TEXT TO READ:
February 27, 2013

Sex offenders seek residency restriction exemptions

2-27-2013 Wisconsin:

JEFFERSON - When the average person visualizes a registered sex offender, an image comes to mind of a pedophile, an older man who's attracted to elementary school-age children and who deviously works to set up opportunities to prey on youngsters.

No one wants that person living next door, or across the street from a school.

But what of an 18-year-old who impregnates his 15-year-old girlfriend or a high school senior in a sexual relationship with a 15-year-old boy? What of a 17-year-old who, at a party rife with illicit drugs and alcohol, gropes a younger peer in a non-consensual, sexual manner?

All of these acts are illegal and those convicted of perpetrating them are required to register as sex offenders.

But is a teen offender, now grown, still a threat to youngsters in the community?

It depends on the case, say two registered sex offenders who are seeking exceptions from residency regulations recently passed by the City of Jefferson.

Both men assert that they pose no danger to local children, but that this regulation does threaten their ability to maintain a job, to settle down with their own families, and to grow past a sometimes rocky past.

Daniel McWilliams was living in the Hilltop Hotel when he was given 10 days to get out, as a new Jefferson ordinance would no longer permit him to stay there. For the time being, he said, he has moved in with his mother-in-law.

McWilliams, now 32, was 18 when he was convicted of sexual contact with his girlfriend, whom he said he thought was 17, but who turned out to be 15.

PROMPT A:
Extract every line of the rows that contains the string "score", treating case as significant.

EXTRACTED RECORDS:
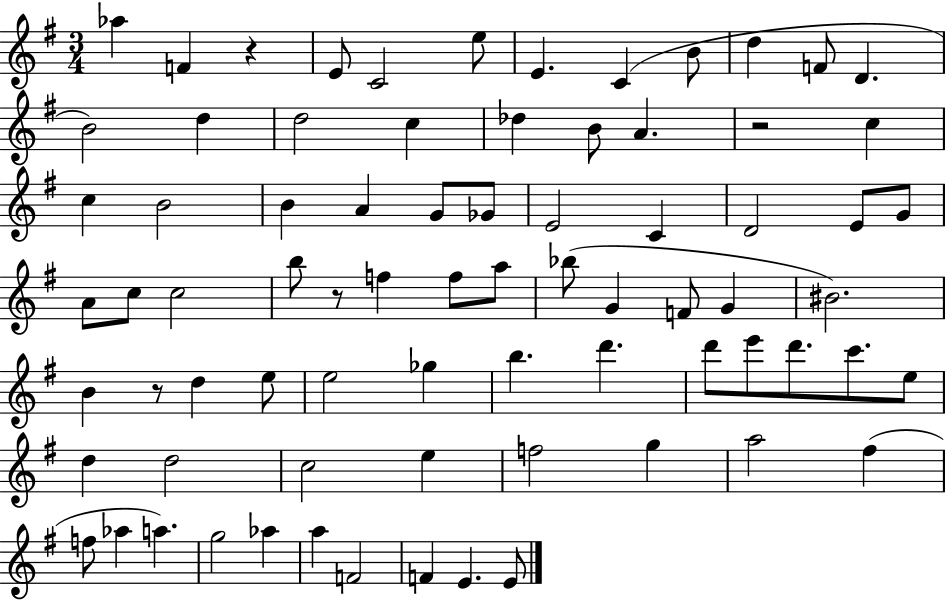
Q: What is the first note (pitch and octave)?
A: Ab5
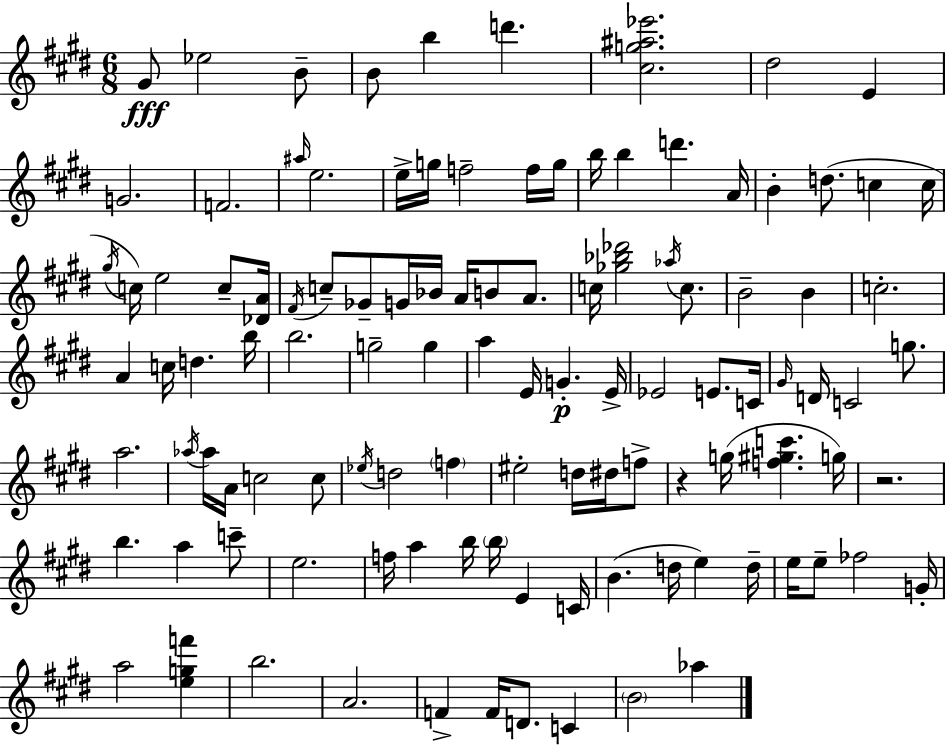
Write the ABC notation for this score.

X:1
T:Untitled
M:6/8
L:1/4
K:E
^G/2 _e2 B/2 B/2 b d' [^cg^a_e']2 ^d2 E G2 F2 ^a/4 e2 e/4 g/4 f2 f/4 g/4 b/4 b d' A/4 B d/2 c c/4 ^g/4 c/4 e2 c/2 [_DA]/4 ^F/4 c/2 _G/2 G/4 _B/4 A/4 B/2 A/2 c/4 [_g_b_d']2 _a/4 c/2 B2 B c2 A c/4 d b/4 b2 g2 g a E/4 G E/4 _E2 E/2 C/4 ^G/4 D/4 C2 g/2 a2 _a/4 _a/4 A/4 c2 c/2 _e/4 d2 f ^e2 d/4 ^d/4 f/2 z g/4 [f^gc'] g/4 z2 b a c'/2 e2 f/4 a b/4 b/4 E C/4 B d/4 e d/4 e/4 e/2 _f2 G/4 a2 [egf'] b2 A2 F F/4 D/2 C B2 _a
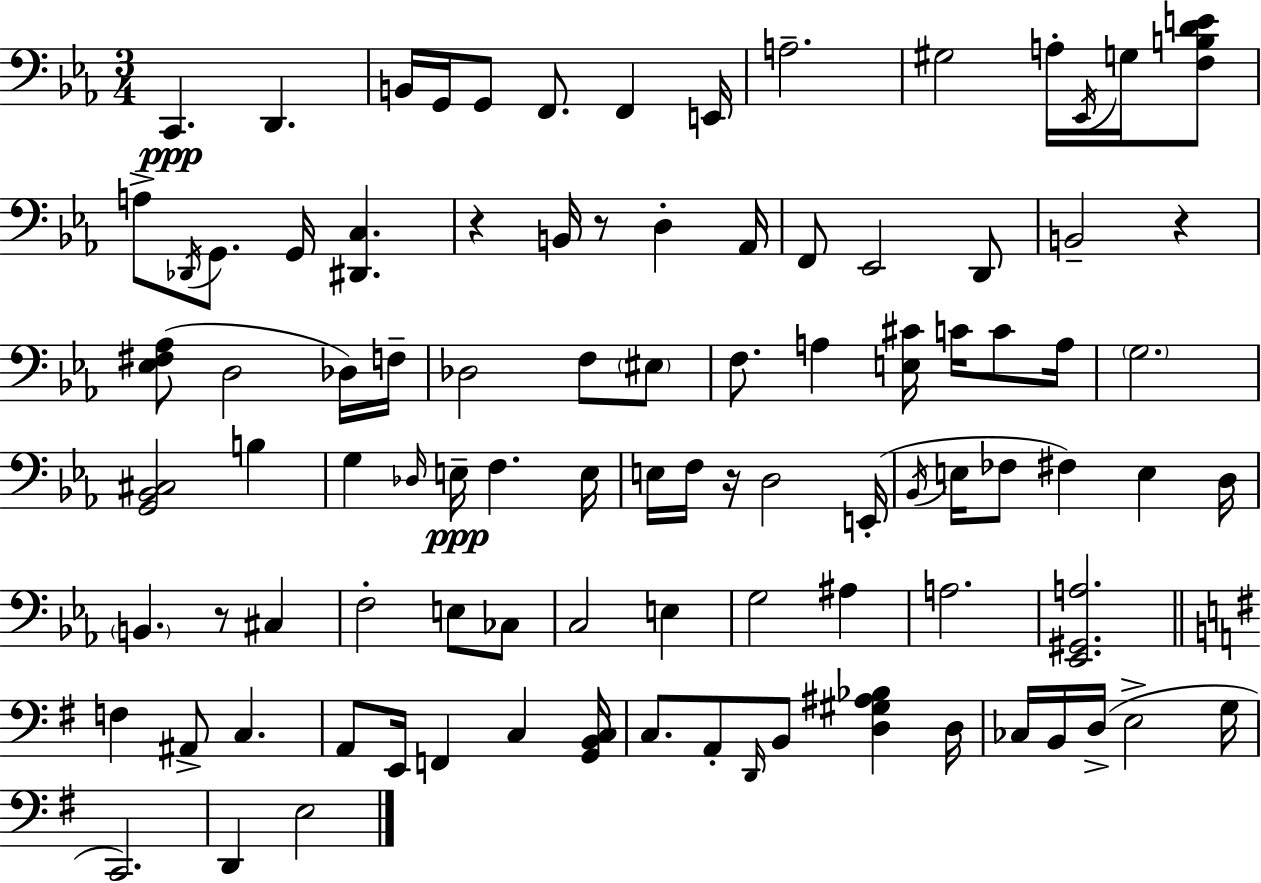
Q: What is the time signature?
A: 3/4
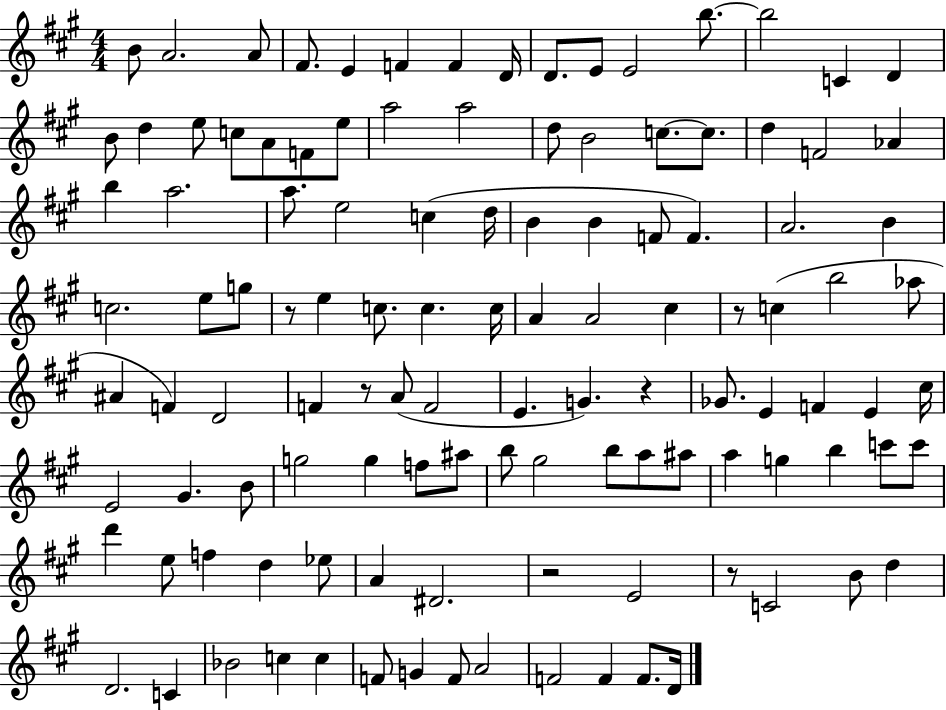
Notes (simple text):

B4/e A4/h. A4/e F#4/e. E4/q F4/q F4/q D4/s D4/e. E4/e E4/h B5/e. B5/h C4/q D4/q B4/e D5/q E5/e C5/e A4/e F4/e E5/e A5/h A5/h D5/e B4/h C5/e. C5/e. D5/q F4/h Ab4/q B5/q A5/h. A5/e. E5/h C5/q D5/s B4/q B4/q F4/e F4/q. A4/h. B4/q C5/h. E5/e G5/e R/e E5/q C5/e. C5/q. C5/s A4/q A4/h C#5/q R/e C5/q B5/h Ab5/e A#4/q F4/q D4/h F4/q R/e A4/e F4/h E4/q. G4/q. R/q Gb4/e. E4/q F4/q E4/q C#5/s E4/h G#4/q. B4/e G5/h G5/q F5/e A#5/e B5/e G#5/h B5/e A5/e A#5/e A5/q G5/q B5/q C6/e C6/e D6/q E5/e F5/q D5/q Eb5/e A4/q D#4/h. R/h E4/h R/e C4/h B4/e D5/q D4/h. C4/q Bb4/h C5/q C5/q F4/e G4/q F4/e A4/h F4/h F4/q F4/e. D4/s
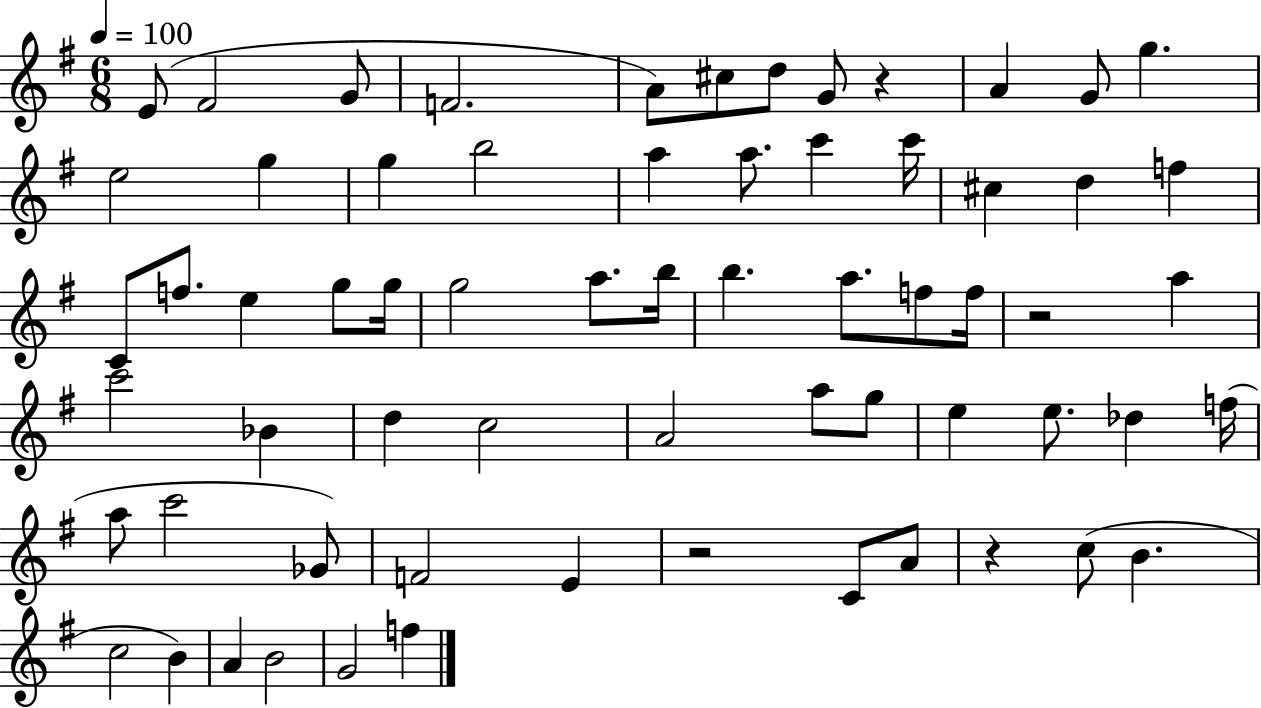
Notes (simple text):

E4/e F#4/h G4/e F4/h. A4/e C#5/e D5/e G4/e R/q A4/q G4/e G5/q. E5/h G5/q G5/q B5/h A5/q A5/e. C6/q C6/s C#5/q D5/q F5/q C4/e F5/e. E5/q G5/e G5/s G5/h A5/e. B5/s B5/q. A5/e. F5/e F5/s R/h A5/q C6/h Bb4/q D5/q C5/h A4/h A5/e G5/e E5/q E5/e. Db5/q F5/s A5/e C6/h Gb4/e F4/h E4/q R/h C4/e A4/e R/q C5/e B4/q. C5/h B4/q A4/q B4/h G4/h F5/q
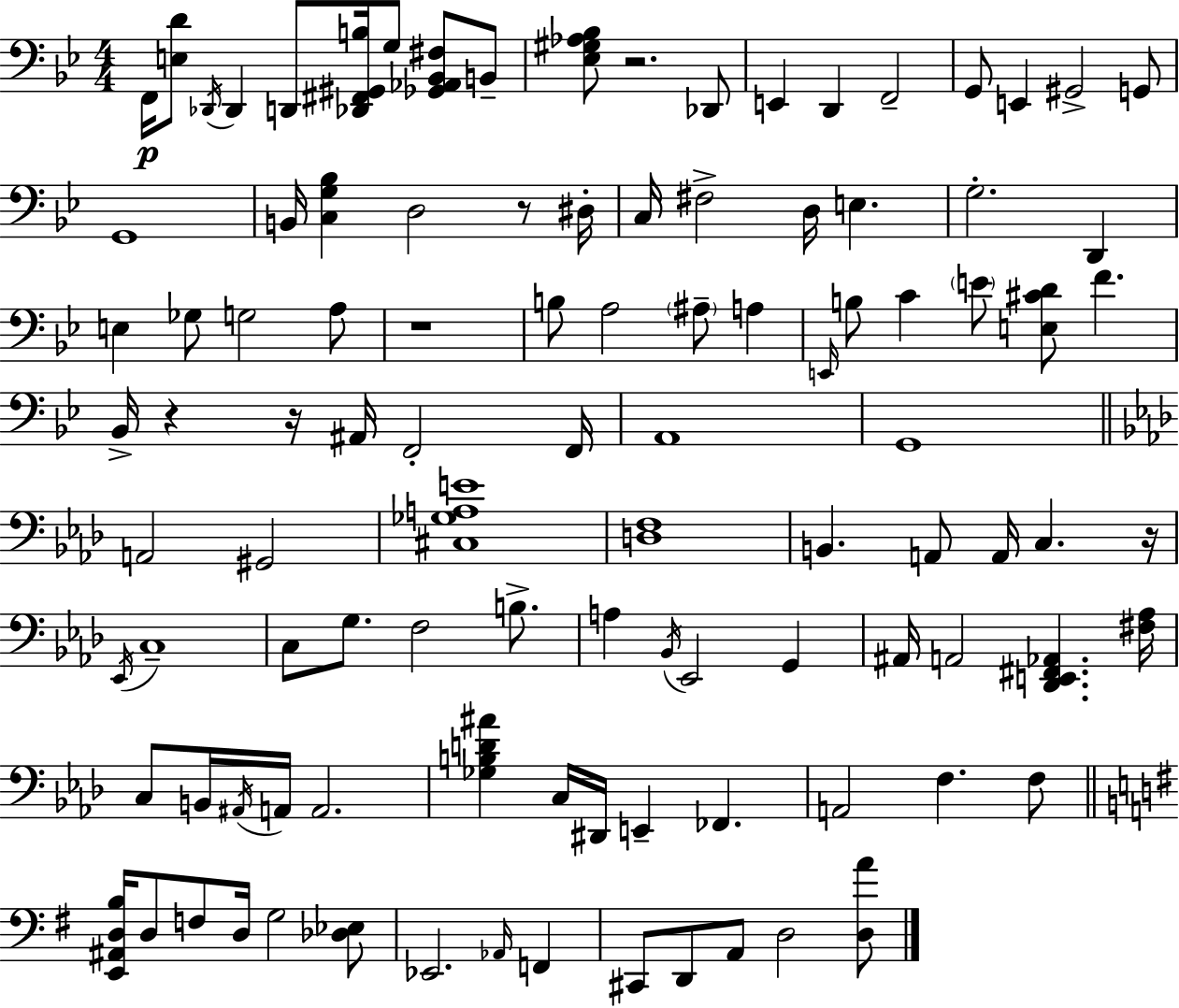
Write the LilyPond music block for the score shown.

{
  \clef bass
  \numericTimeSignature
  \time 4/4
  \key bes \major
  f,16\p <e d'>8 \acciaccatura { des,16 } des,4 d,8 <des, fis, gis, b>16 g8 <ges, aes, bes, fis>8 b,8-- | <ees gis aes bes>8 r2. des,8 | e,4 d,4 f,2-- | g,8 e,4 gis,2-> g,8 | \break g,1 | b,16 <c g bes>4 d2 r8 | dis16-. c16 fis2-> d16 e4. | g2.-. d,4 | \break e4 ges8 g2 a8 | r1 | b8 a2 \parenthesize ais8-- a4 | \grace { e,16 } b8 c'4 \parenthesize e'8 <e cis' d'>8 f'4. | \break bes,16-> r4 r16 ais,16 f,2-. | f,16 a,1 | g,1 | \bar "||" \break \key aes \major a,2 gis,2 | <cis ges a e'>1 | <d f>1 | b,4. a,8 a,16 c4. r16 | \break \acciaccatura { ees,16 } c1-- | c8 g8. f2 b8.-> | a4 \acciaccatura { bes,16 } ees,2 g,4 | ais,16 a,2 <des, e, fis, aes,>4. | \break <fis aes>16 c8 b,16 \acciaccatura { ais,16 } a,16 a,2. | <ges b d' ais'>4 c16 dis,16 e,4-- fes,4. | a,2 f4. | f8 \bar "||" \break \key g \major <e, ais, d b>16 d8 f8 d16 g2 <des ees>8 | ees,2. \grace { aes,16 } f,4 | cis,8 d,8 a,8 d2 <d a'>8 | \bar "|."
}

PROMPT B:
List the abilities that, according to the two men in the article on sex offender residency restrictions, the new regulation threatens.

FINAL RESULT A:
Write the ABC notation for this score.
Write the LilyPond music block for the score shown.

FINAL RESULT B:
- To maintain a job
- To settle down with their own families
- To grow past a sometimes rocky past